* Goal of the exercise: Write out the whole listing exactly as it stands.

** start Dataset entries **

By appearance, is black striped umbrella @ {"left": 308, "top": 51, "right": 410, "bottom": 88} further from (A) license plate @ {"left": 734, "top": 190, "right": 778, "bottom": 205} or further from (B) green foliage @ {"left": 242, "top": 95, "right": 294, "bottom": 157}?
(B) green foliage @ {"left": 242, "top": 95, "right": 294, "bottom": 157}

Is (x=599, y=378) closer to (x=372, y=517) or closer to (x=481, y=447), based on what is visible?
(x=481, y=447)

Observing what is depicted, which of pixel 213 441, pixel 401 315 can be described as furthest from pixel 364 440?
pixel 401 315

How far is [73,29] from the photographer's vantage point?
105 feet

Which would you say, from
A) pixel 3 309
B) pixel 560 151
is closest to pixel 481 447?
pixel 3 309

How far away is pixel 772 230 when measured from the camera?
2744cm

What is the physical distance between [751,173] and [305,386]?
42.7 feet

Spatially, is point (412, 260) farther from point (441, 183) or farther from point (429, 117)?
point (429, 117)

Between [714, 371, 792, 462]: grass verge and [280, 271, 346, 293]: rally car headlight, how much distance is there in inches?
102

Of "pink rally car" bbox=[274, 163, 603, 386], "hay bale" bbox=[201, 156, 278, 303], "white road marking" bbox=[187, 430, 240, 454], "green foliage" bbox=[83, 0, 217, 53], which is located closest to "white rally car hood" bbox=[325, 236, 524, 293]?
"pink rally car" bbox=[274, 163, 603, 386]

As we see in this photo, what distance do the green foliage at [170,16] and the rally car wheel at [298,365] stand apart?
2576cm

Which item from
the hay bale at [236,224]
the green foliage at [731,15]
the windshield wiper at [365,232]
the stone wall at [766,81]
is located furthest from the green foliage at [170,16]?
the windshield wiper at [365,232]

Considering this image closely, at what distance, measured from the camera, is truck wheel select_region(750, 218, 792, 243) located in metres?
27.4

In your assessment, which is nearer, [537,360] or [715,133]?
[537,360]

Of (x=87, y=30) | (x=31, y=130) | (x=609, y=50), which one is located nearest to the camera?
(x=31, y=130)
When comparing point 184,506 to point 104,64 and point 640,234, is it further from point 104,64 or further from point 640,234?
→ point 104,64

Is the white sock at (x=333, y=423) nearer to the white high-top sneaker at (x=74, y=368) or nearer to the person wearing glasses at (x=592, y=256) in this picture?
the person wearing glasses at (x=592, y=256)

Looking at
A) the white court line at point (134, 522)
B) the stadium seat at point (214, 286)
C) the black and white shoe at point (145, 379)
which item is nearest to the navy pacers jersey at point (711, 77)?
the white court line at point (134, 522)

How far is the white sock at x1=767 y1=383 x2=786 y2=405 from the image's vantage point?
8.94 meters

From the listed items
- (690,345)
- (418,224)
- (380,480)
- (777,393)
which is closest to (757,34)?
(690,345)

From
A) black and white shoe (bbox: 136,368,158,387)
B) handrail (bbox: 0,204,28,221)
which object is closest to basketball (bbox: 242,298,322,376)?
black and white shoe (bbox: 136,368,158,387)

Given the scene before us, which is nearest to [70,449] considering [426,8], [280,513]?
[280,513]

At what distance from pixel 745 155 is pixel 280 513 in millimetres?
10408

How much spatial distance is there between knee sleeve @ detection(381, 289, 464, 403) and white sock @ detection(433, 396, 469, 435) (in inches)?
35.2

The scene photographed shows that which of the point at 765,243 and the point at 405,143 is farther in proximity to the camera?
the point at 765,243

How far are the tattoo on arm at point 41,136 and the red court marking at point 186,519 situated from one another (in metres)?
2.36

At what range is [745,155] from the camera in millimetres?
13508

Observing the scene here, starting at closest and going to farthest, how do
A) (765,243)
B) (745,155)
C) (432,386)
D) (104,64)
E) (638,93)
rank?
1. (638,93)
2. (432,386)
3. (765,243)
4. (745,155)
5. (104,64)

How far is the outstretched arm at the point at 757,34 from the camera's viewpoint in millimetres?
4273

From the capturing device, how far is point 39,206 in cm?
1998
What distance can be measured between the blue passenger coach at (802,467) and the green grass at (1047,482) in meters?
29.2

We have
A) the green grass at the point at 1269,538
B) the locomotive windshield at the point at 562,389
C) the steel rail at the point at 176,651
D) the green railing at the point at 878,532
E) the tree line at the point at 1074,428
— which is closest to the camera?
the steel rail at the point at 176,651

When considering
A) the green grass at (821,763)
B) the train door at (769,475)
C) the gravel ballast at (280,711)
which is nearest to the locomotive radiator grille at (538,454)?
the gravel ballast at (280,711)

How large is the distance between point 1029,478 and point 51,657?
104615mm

** end Dataset entries **

* The answer:
By appearance, is black striped umbrella @ {"left": 308, "top": 51, "right": 410, "bottom": 88} further from (A) license plate @ {"left": 734, "top": 190, "right": 778, "bottom": 205} or further from (B) green foliage @ {"left": 242, "top": 95, "right": 294, "bottom": 157}?
(B) green foliage @ {"left": 242, "top": 95, "right": 294, "bottom": 157}

Is (x=599, y=378) closer to (x=372, y=517) or closer to (x=481, y=447), based on what is visible?
(x=481, y=447)

Observing what is depicted, which of pixel 213 441, pixel 401 315 can be described as furthest from pixel 364 440?
pixel 401 315

How far is [73,29] from the photographer's vantage point?
105 feet

Which would you say, from
A) pixel 3 309
B) pixel 560 151
is closest to pixel 481 447?
pixel 3 309

How far away is pixel 772 230 when measured from the camera?
2744cm

What is the physical distance between [751,173] and [305,386]?
42.7 feet

Spatially, is point (412, 260) farther from point (441, 183) or farther from point (429, 117)?
point (429, 117)

Between [714, 371, 792, 462]: grass verge and [280, 271, 346, 293]: rally car headlight, how much distance is there in inches?
102

Of "pink rally car" bbox=[274, 163, 603, 386], "hay bale" bbox=[201, 156, 278, 303], "white road marking" bbox=[187, 430, 240, 454], "green foliage" bbox=[83, 0, 217, 53], which is located closest to "white rally car hood" bbox=[325, 236, 524, 293]?
"pink rally car" bbox=[274, 163, 603, 386]

As we see in this photo, what distance do the green foliage at [170,16] and the rally car wheel at [298,365] stand apart?
2576cm

Which item from
the hay bale at [236,224]
the green foliage at [731,15]
the windshield wiper at [365,232]
the stone wall at [766,81]
is located furthest from the green foliage at [170,16]?
the windshield wiper at [365,232]

Considering this image closely, at what distance, measured from the camera, is truck wheel select_region(750, 218, 792, 243) located in metres?
27.4

In your assessment, which is nearer, [537,360] or [715,133]?
[537,360]

Of (x=87, y=30) | (x=31, y=130) | (x=609, y=50), which one is located nearest to the camera?
(x=31, y=130)
When comparing point 184,506 to point 104,64 and point 640,234, is it further from point 104,64 or further from point 640,234?
→ point 104,64

Is the white sock at (x=333, y=423) nearer to the white high-top sneaker at (x=74, y=368) or nearer to the person wearing glasses at (x=592, y=256) in this picture?
the person wearing glasses at (x=592, y=256)

Looking at
A) the white court line at point (134, 522)
B) the stadium seat at point (214, 286)
C) the black and white shoe at point (145, 379)
which item is nearest to the navy pacers jersey at point (711, 77)?
the white court line at point (134, 522)

How far is the white sock at x1=767 y1=383 x2=786 y2=405 from the image's vantage point?
8.94 meters

From the listed items
- (690,345)
- (418,224)
- (380,480)
- (777,393)
which is closest to (757,34)?
(690,345)

From
A) black and white shoe (bbox: 136,368,158,387)
B) handrail (bbox: 0,204,28,221)
which object is closest to basketball (bbox: 242,298,322,376)?
black and white shoe (bbox: 136,368,158,387)

Given the scene before us, which is nearest to [70,449] considering [426,8], [280,513]?
[280,513]

At what distance from pixel 745 155 is pixel 280 513 in millimetres?
10408

How much spatial distance is there between knee sleeve @ detection(381, 289, 464, 403) and white sock @ detection(433, 396, 469, 435) (in inches)?
35.2

The scene photographed shows that which of the point at 765,243 and the point at 405,143 is farther in proximity to the camera?
the point at 765,243

How far are the tattoo on arm at point 41,136 and the red court marking at point 186,519 situated from one another (in metres)?
2.36

At what range is [745,155] from the camera in millimetres?
13508

Observing the scene here, starting at closest and going to farthest, how do
A) (765,243)
B) (745,155)
C) (432,386)
D) (104,64)
E) (638,93)
rank?
1. (638,93)
2. (432,386)
3. (765,243)
4. (745,155)
5. (104,64)

How far is the outstretched arm at the point at 757,34 from the camera's viewpoint in millimetres?
4273

From the capturing device, how far is point 39,206 in cm?
1998
What distance can be measured between the blue passenger coach at (802,467) and the green grass at (1047,482) in meters?
29.2

We have
A) the green grass at the point at 1269,538
B) the locomotive windshield at the point at 562,389
C) the steel rail at the point at 176,651
D) the green railing at the point at 878,532
E) the tree line at the point at 1074,428
— which is closest to the camera?
the steel rail at the point at 176,651

When considering
A) the green grass at (821,763)
B) the train door at (769,475)
C) the gravel ballast at (280,711)
which is nearest to the locomotive radiator grille at (538,454)?
the gravel ballast at (280,711)

How large is the distance between point 1029,478 and point 51,657?
104615mm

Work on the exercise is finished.